I know our water is too hard and alkaline to appeal to the preferences of many fish. It's a pain, isn't it? I do a slow acclimation too, although I reckon that since the pet stores have the same tap water as I do (except Aquatic Warehouse, with their RO water), the fish that we buy in the store are probably already used to our crappy water! I do a 10-20% water change every week, and use a liquid test kit to check my parameters. Ammonia, nitrite, and nitrate are all zero (the tank, as I mentioned, is planted) I feel like I've eliminated water quality as a possible cause for my fish problems.



eileen said:


> What I can tell in the picture is it looks like maybe one of your other fish in your tank might have attacked it. It does not look like Ich. My friend has yo yo loaches also and told me sometimes if you get a group sometimes they attack each other. She told me to just keep one in my 55 gal. community tank it would be ok.

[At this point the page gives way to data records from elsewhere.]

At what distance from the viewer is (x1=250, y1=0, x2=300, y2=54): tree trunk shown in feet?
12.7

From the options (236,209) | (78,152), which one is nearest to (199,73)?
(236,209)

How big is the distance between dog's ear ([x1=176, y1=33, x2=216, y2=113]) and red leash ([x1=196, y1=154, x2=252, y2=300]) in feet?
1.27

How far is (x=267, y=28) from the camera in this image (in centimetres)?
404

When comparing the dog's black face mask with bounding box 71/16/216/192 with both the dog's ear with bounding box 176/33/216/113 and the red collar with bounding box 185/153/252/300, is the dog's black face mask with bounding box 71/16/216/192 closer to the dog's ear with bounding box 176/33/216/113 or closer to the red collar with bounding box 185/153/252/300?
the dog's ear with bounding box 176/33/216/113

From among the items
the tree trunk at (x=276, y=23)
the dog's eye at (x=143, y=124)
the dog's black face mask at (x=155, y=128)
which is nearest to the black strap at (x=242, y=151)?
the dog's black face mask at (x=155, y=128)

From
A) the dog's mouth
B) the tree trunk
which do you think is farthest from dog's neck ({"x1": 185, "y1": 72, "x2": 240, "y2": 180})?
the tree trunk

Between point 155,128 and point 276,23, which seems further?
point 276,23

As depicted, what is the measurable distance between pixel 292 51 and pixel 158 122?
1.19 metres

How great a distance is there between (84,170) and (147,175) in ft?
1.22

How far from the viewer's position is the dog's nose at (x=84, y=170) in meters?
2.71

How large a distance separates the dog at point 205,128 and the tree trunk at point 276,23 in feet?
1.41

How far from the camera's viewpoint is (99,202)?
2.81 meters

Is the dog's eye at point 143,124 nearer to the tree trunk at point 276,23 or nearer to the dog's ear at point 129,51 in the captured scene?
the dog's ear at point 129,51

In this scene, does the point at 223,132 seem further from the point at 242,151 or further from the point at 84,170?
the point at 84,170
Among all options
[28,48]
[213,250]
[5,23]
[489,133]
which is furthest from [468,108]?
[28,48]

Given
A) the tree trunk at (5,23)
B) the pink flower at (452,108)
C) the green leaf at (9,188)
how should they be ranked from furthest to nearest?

Very interesting!! I was always under the impression that yoyo loaches liked to be in groups of at least 3. The three did always chase after each other a lot. The one fish that remains is the "dominant" fish, at least as far as I can tell. He always had the darkest coloring, and was slightly larger than the other two. Perhaps he had been attacking the other two and they received injuries from him? I can't imagine that the rasboras, SAEs, danios, or tetras attacked the loaches.

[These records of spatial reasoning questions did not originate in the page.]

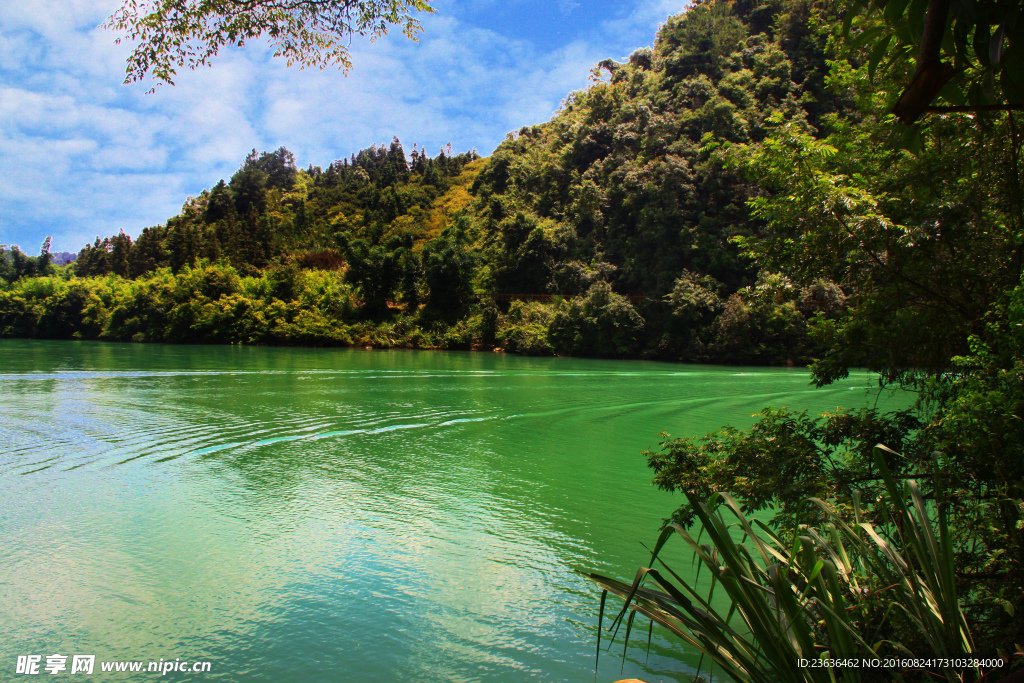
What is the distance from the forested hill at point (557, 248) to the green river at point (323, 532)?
16.9 meters

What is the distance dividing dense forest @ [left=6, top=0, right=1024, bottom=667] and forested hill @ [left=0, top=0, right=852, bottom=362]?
163mm

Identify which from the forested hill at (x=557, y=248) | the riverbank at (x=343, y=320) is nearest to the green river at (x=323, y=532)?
the riverbank at (x=343, y=320)

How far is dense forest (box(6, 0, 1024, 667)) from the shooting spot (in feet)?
10.0

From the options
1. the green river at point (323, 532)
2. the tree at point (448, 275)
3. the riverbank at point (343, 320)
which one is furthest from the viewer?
the tree at point (448, 275)

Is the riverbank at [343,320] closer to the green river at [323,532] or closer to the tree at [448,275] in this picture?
the tree at [448,275]

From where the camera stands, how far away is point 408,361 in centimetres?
2627

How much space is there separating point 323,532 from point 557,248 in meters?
32.3

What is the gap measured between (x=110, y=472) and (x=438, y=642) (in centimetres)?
616

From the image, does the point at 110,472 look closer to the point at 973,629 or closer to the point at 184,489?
the point at 184,489

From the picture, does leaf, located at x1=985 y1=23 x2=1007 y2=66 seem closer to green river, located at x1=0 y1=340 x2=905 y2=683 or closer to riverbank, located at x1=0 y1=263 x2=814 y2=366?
green river, located at x1=0 y1=340 x2=905 y2=683

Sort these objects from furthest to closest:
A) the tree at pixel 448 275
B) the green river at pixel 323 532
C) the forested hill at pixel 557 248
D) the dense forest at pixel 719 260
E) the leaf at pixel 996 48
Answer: the tree at pixel 448 275
the forested hill at pixel 557 248
the green river at pixel 323 532
the dense forest at pixel 719 260
the leaf at pixel 996 48

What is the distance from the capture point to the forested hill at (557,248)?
29.7 metres

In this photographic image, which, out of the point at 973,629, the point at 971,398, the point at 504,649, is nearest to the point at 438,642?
the point at 504,649

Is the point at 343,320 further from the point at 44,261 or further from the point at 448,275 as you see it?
the point at 44,261
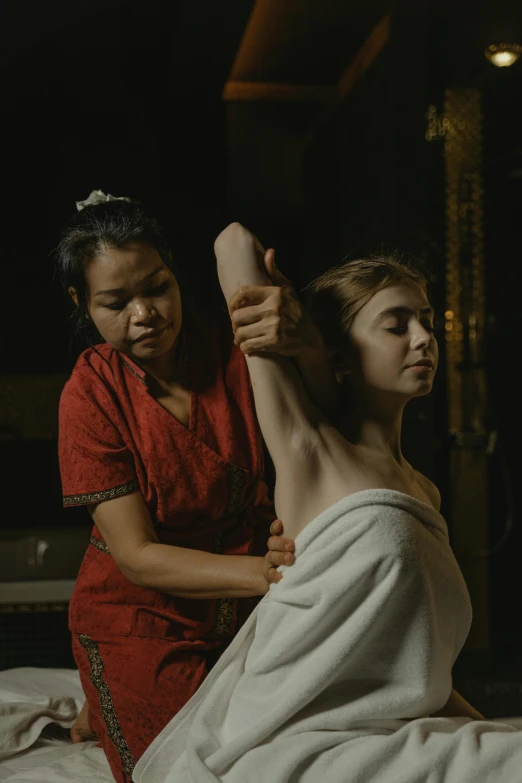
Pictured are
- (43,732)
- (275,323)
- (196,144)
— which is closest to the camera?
(275,323)

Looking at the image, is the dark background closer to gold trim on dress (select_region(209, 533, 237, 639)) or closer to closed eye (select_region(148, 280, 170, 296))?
closed eye (select_region(148, 280, 170, 296))

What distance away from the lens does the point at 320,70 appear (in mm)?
1989

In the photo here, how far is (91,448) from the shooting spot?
1.07m

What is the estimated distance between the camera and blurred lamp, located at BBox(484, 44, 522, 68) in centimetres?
240

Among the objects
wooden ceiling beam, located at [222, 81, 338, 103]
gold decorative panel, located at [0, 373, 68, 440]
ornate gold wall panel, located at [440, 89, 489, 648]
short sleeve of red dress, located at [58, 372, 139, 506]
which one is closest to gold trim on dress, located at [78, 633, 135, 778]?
short sleeve of red dress, located at [58, 372, 139, 506]

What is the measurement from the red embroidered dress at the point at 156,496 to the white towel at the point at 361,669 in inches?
9.8

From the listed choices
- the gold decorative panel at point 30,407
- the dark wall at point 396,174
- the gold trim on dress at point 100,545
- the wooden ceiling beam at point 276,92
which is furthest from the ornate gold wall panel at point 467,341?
the gold trim on dress at point 100,545

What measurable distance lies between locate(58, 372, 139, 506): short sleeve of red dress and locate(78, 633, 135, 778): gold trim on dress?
22 centimetres

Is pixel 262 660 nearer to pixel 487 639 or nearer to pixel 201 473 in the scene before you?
pixel 201 473

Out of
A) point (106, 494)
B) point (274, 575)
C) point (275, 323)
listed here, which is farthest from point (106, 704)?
point (275, 323)

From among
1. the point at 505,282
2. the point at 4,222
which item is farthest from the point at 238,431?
the point at 505,282

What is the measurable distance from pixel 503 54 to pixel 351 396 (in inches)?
75.8

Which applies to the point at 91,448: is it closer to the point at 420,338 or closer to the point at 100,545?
the point at 100,545

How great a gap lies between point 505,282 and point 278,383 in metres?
1.90
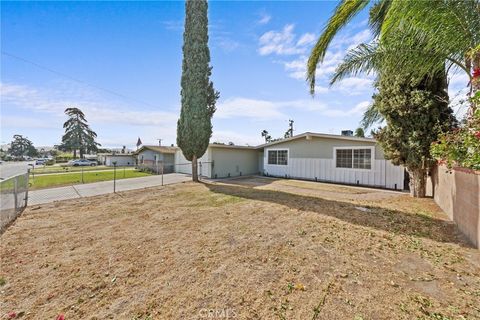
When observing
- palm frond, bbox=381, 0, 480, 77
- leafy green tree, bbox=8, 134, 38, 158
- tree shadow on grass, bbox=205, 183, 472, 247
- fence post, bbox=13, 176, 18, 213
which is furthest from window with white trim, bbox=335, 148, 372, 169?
leafy green tree, bbox=8, 134, 38, 158

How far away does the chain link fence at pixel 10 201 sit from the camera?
5.11m

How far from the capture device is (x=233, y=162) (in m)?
17.1

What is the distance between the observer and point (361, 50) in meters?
6.22

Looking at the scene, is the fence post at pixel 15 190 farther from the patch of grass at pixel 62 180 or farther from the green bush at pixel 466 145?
the green bush at pixel 466 145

I am really intrigued by this notion that you should just have solitary yoyo loaches. Does everybody else keep them solo?? It totally flies in the face of what I'd read on the internet (haha... if it's on the internet it must be true, right??? J/K) 




eileen said:


> I looked at you tanks and I noticed that you lost Neon Tetras in your tank and only have 3 out of 10. It could be a water problem as Neon tetras are sensitive to new tanks that have not been set up for very long that also might be the case of the yo yo loaches as they like already established tanks. I think that that pleco might be your problem as the yo yo loach is invading the bottom of the tank as your Pleco sees it and might be attacking it. Keep an eye on that fish all the others in your tank should get along. I would rehome the 3 Neon tetras on craigslist or Kahoots will take fish for credit. Neon tetras like softer water and get some Hardier tetras like Harleqen Rasboras or even Glow-light tetras. I was able to get them used to my harder san Diego water by the drip method.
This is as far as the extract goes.